In the aftermath of Bobby becoming evil, Darryn spent Wednesday's show trying to dig himself out of a well of hatred, probably straining his fake tummy lumps.
Bad Bobby showed no regrets for basically destroying Bibendum, and may well have saved himself from eviction.
Evil is fun when it battles evil.

The poor weather put the slebs on a downer, as they lounged about talking their cod sleb philosophy. Mostly, this was a pile of nonsense, removed of all credibility as the slebs' hairdos got gradually more 'in progress' throughout the day.

Amy decided she didn't like Bad Bobby, a feeling that is apparently mutual, and will probably result in friction and Shenanigans later in the series.

Mrs Hoff displayed an inability to cook nice looking food (although to be fair, I thought it looked Yummy, but ill eat any old shite) or pronounce the word 'risotto' correctly

Rizz-oh-toe. Shut up.

Jedward ate beans in a sauna as the mood in the house made Tara cry. I don't know whether it was the impending and inevitable arguments or the heated Irish clone darts, but obviously something needed cutting with a knife, tension or methane.

The daily task split Jedward into two people, through the use of electrodes and spandex. This was as immensely hilarious as idiots in pain always is.
The twins did seem to struggle being apart, and even referring to themselves as their actual names.
As funny as watching a couple of day-glo condom men giving each other anal electric pain.

Paddy gave Lucien relationship advice... "a hefeluhga meermer per pussycat doll fluffanuff"

One of the Jedwards had a fake wedding, marrying Amy. Basically an excuse for a slow motion shot of Amy's knockers in a corset.
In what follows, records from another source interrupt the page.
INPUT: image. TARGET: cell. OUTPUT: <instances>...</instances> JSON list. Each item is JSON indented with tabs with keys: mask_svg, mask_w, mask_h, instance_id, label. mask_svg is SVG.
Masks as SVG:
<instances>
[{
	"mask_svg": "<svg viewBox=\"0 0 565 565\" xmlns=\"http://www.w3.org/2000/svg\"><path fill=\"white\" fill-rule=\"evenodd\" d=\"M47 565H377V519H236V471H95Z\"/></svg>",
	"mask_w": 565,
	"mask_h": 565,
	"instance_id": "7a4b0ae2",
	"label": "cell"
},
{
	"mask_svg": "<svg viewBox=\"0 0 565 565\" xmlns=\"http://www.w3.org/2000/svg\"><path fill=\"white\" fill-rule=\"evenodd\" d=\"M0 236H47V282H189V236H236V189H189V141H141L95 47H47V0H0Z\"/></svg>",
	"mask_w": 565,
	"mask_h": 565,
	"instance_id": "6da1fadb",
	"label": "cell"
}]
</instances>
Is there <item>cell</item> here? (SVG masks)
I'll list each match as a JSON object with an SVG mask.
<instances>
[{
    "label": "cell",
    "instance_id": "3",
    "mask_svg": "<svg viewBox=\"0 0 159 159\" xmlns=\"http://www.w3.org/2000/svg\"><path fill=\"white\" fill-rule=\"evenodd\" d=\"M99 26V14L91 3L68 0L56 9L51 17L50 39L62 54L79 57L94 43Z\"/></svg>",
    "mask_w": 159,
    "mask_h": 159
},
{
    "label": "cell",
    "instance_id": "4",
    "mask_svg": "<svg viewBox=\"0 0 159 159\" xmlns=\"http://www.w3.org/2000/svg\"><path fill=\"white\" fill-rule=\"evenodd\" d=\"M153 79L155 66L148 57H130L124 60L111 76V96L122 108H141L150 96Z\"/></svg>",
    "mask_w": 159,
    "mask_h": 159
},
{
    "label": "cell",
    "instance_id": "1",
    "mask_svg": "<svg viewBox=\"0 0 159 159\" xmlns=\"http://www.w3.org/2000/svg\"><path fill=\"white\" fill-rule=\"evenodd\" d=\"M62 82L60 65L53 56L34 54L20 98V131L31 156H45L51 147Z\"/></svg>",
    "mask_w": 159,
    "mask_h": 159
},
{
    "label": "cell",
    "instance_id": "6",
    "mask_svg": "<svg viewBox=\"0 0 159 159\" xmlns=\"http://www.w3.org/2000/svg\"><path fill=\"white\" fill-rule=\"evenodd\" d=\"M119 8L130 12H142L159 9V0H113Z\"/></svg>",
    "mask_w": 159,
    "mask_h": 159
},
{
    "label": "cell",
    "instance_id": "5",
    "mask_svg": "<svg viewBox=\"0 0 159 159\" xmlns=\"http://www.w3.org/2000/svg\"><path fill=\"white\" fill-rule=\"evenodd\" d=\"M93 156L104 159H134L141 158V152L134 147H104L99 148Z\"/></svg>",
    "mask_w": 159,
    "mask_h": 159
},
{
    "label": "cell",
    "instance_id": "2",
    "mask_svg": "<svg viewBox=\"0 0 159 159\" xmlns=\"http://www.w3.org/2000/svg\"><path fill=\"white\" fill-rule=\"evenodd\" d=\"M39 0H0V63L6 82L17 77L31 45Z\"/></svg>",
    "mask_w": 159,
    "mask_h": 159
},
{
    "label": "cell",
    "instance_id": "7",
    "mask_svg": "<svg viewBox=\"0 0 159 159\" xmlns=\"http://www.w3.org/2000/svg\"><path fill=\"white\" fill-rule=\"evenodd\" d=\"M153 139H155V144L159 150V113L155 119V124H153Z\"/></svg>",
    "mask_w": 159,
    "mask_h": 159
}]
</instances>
The other Jedward looked slightly suicidal at the thought of losing their twin. Although to be fair, in a week or so's time he'll be getting a blowie off of Tara.

Everyone then got pissed and bitched about their fame and subsequent press coverage. Like a vicious circle of famous money bullshit.
Bad Bobby continued to go evil, talking to a camera window, calling Kerry 'gross' and everyone else 'fucking children'. Why he didn't go in the diary room for a rant is beyond me, but he then proceeded to wander round the house chuntering to camera windows like a tramp who's lost his shoe.
He is now Beyond Bonkers Bad Bobby.

And he will get worse.

Footnote: my missus says she doesnt like Kerry's rabbit jumper. This is her contribution to be blog.